Se es misionero en la vida
cotidiana. En la familia, en el trabajo, en las relaciones sociales, en los
diversos ámbitos de convivencia. Para ello no es necesario «sermonear». El Papa
Benedicto XVI decía sabiamente que un cristiano sabe cuándo tiene que hablar de
Dios y cuándo tiene que callar. Lo que nunca podrá dejar de hacer es dar
testimonio de Cristo con la palabra y con las obras, y siempre con la caridad
que es la nota distintiva de Cristo y de sus discípulos.
El Evangelio está destinado
a todos los hombres sin excepción: todos necesitan la buena de la salvación y
todos necesitan la salvación que sólo Cristo nos ofrece. Nadie, excepto él,
puede librarnos del pecado y de la muerte. Esa es la misión que ha recibido del
Padre. Ahora bien, el Evangelio tiene unos destinatarios privilegiados: son los
pobres. Los pobres que el mundo margina y olvida de manera injusta y tantas
veces despiadada. Son aquellos que padecen hasta de manera física el pecado de
los demás: la violencia, la avaricia, la esclavitud de todo tipo, la
persecución por su fe, la explotación. Son los abandonados –niños, enfermos,
ancianos-, los que carecen de un techo digno, de un trabajo que les haga
sentirse personas útiles en medio de la sociedad.
A ellos va dirigido el
Evangelio de la Misericordia, que se manifiesta en las obras sostenidas por la
fe. No se puede predicar al Dios de la Misericordia sin, al mismo tiempo,
practicarla con la entrega de nosotros mismos, de nuestro tiempo y de nuestros
bienes. No podemos anunciar el evangelio sin, como decía san Pablo, dar
nuestras mismas personas al servicio de aquello que predicamos con alegría.

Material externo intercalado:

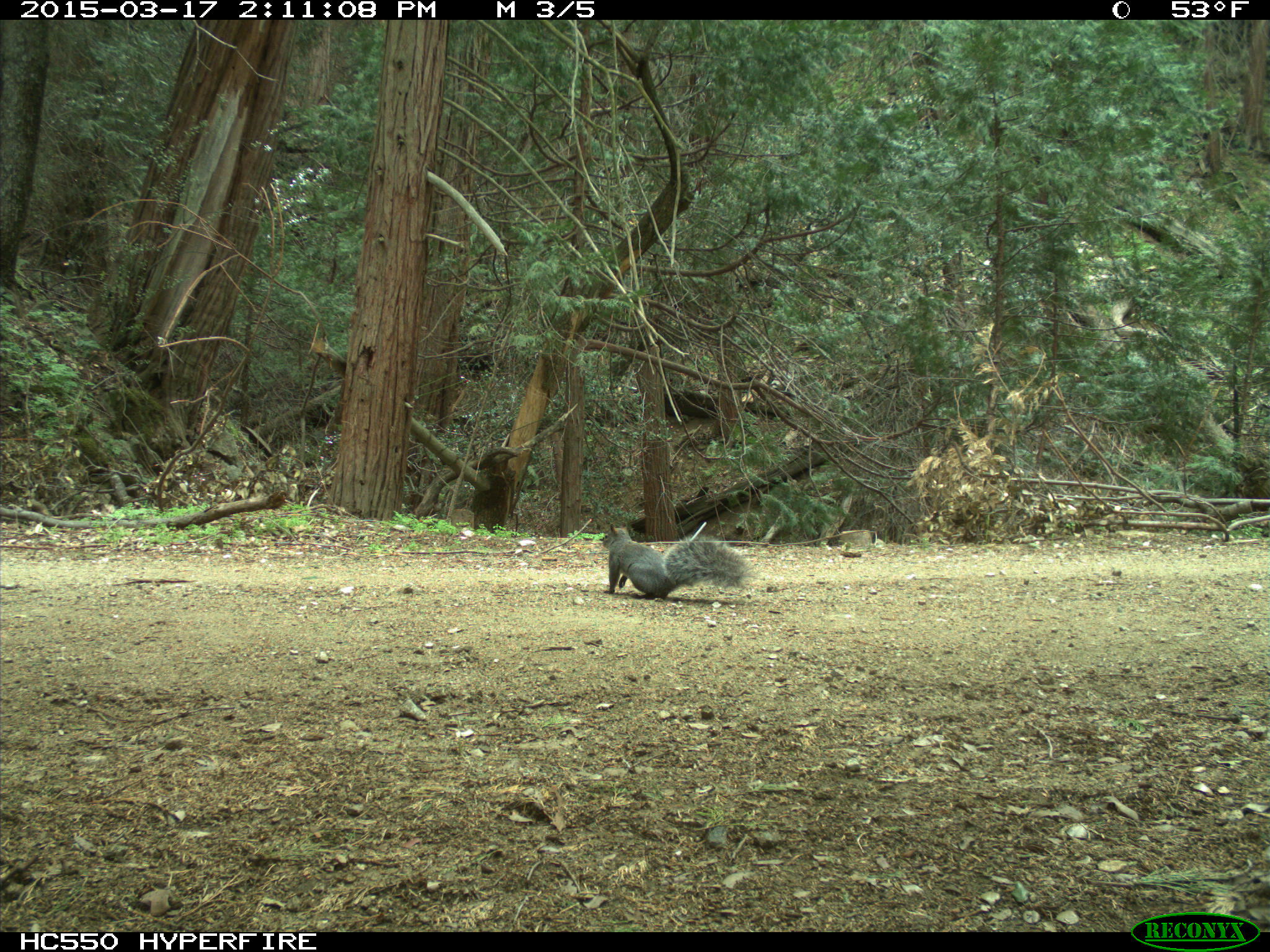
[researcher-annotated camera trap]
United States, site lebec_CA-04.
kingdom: Animalia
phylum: Chordata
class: Mammalia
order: Rodentia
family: Sciuridae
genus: Sciurus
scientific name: Sciurus carolinensis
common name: eastern gray squirrel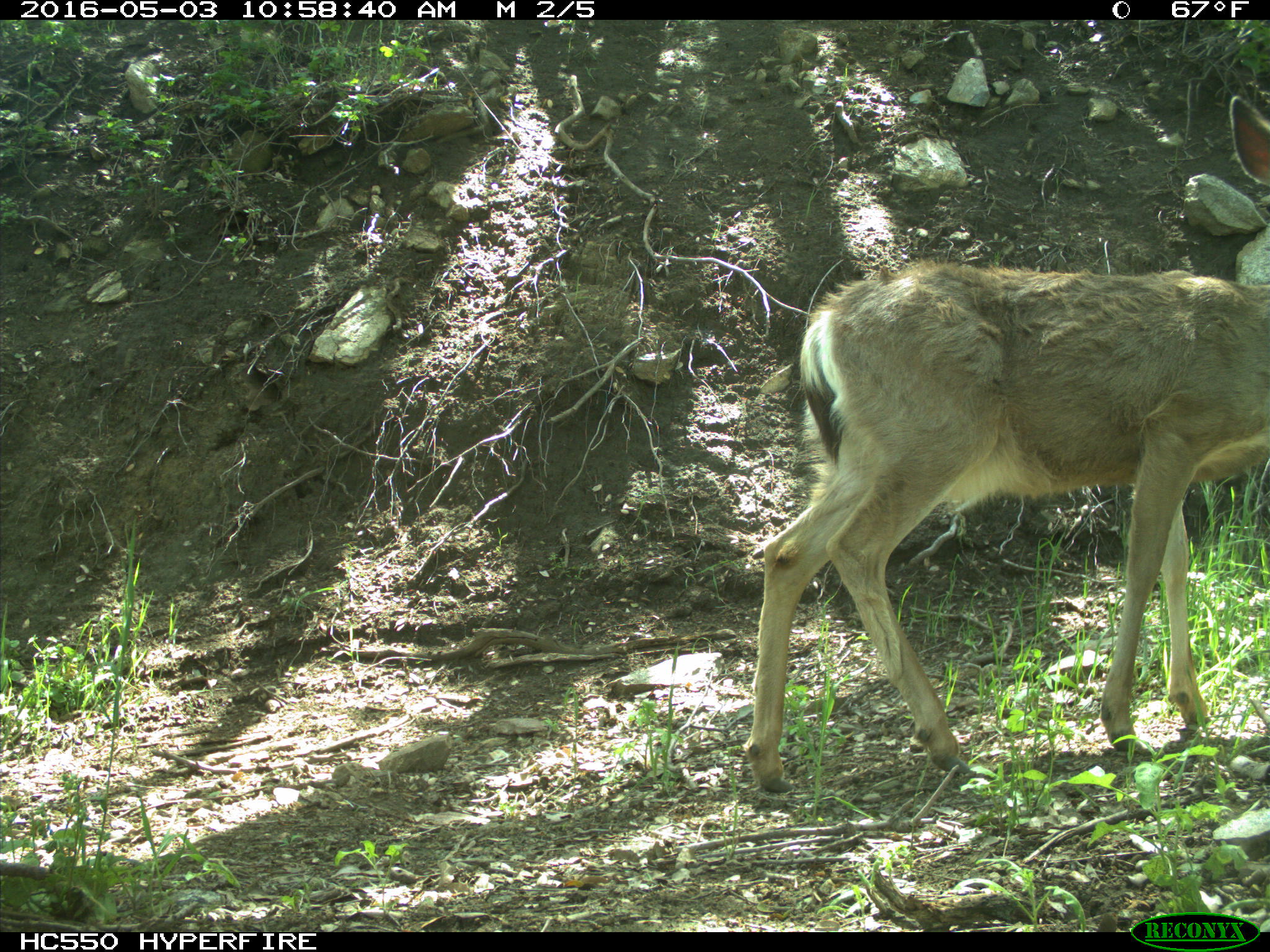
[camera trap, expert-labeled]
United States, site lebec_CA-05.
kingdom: Animalia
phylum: Chordata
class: Mammalia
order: Artiodactyla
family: Cervidae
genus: Odocoileus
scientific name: Odocoileus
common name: deer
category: unidentified deer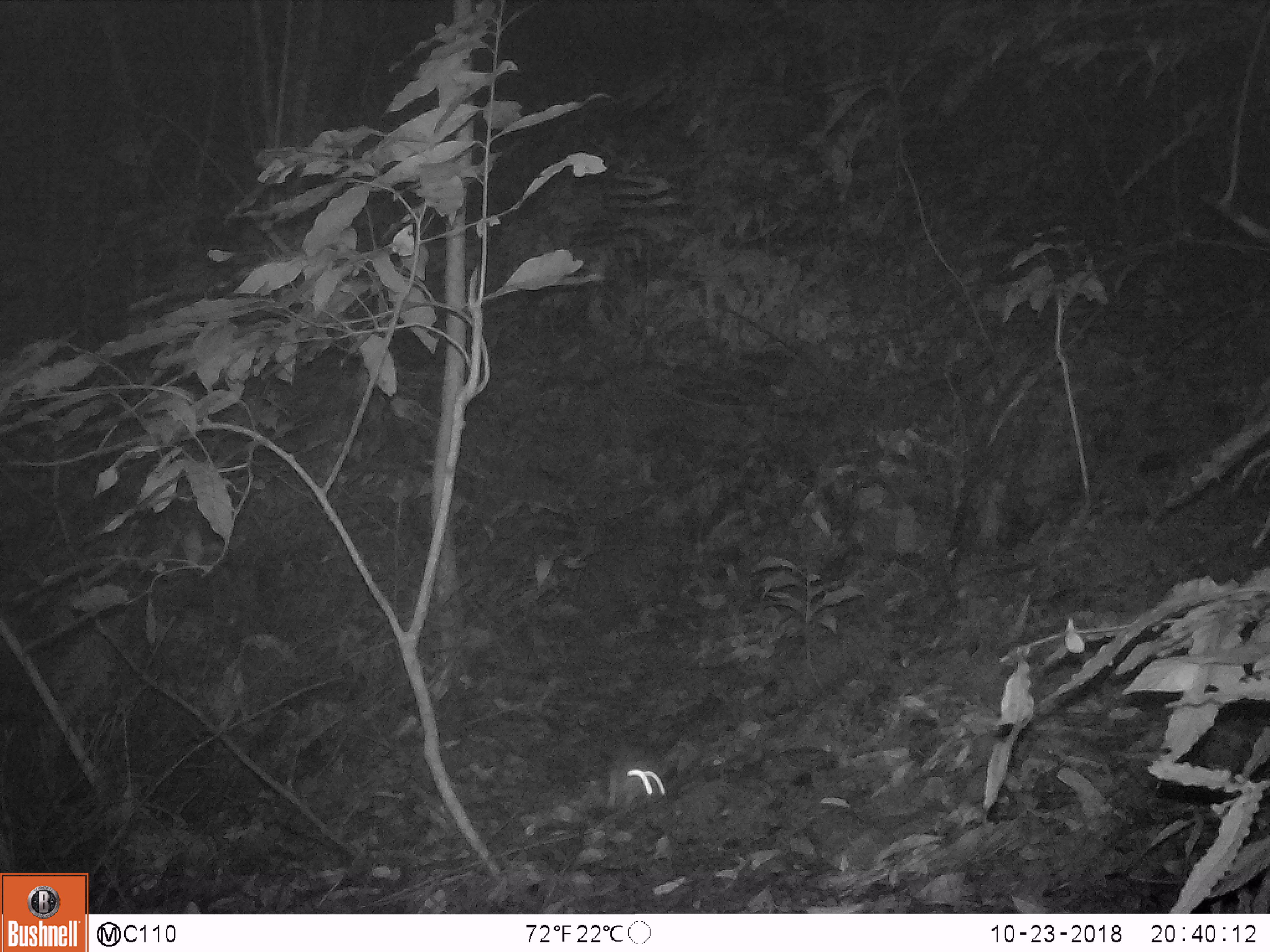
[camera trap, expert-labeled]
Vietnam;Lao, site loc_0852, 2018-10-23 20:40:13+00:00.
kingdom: Animalia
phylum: Chordata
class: Mammalia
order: Rodentia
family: Muridae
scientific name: Muridae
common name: old-world mice and rats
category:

Cristo ha venido para implantar en el mundo la justicia y la santidad, de
manera que se haga visible su Reino en la práctica de un orden nuevo y justo
que viene hecho realidad ya en él, en su persona que da la vida en redención
por todos.
Seamos, por tanto, misioneros de la Misericordia, la misma
que Dios ha tenido con nosotros cuando nos ha hecho cristianos, y nos ha
enviado al mundo para dar testimonio de su amor.
Pensemos especialmente en
aquellos que no conocen a Cristo y viven, por tanto, en la ignorancia del amor
de Dios, de su perdón infinito. Pensemos en los países donde la evangelización
no progresa por falta de medios y de personas que la hagan posible. Hagamos
memoria de los países donde los cristianos sufren persecución por su fe y
tienen que abandonar su tierra, sus casas y posesiones. Entonces, la fe en
Cristo se hará firme y poderosa en nosotros y escucharemos la llamada del
Señor: «id y enseñad…», y sentiremos la misma pasión por el evangelio que
abrasaba a san Pablo cuando decía: «ay de mí si no evangelizo».
+ César Franco
Obispo de Segovia.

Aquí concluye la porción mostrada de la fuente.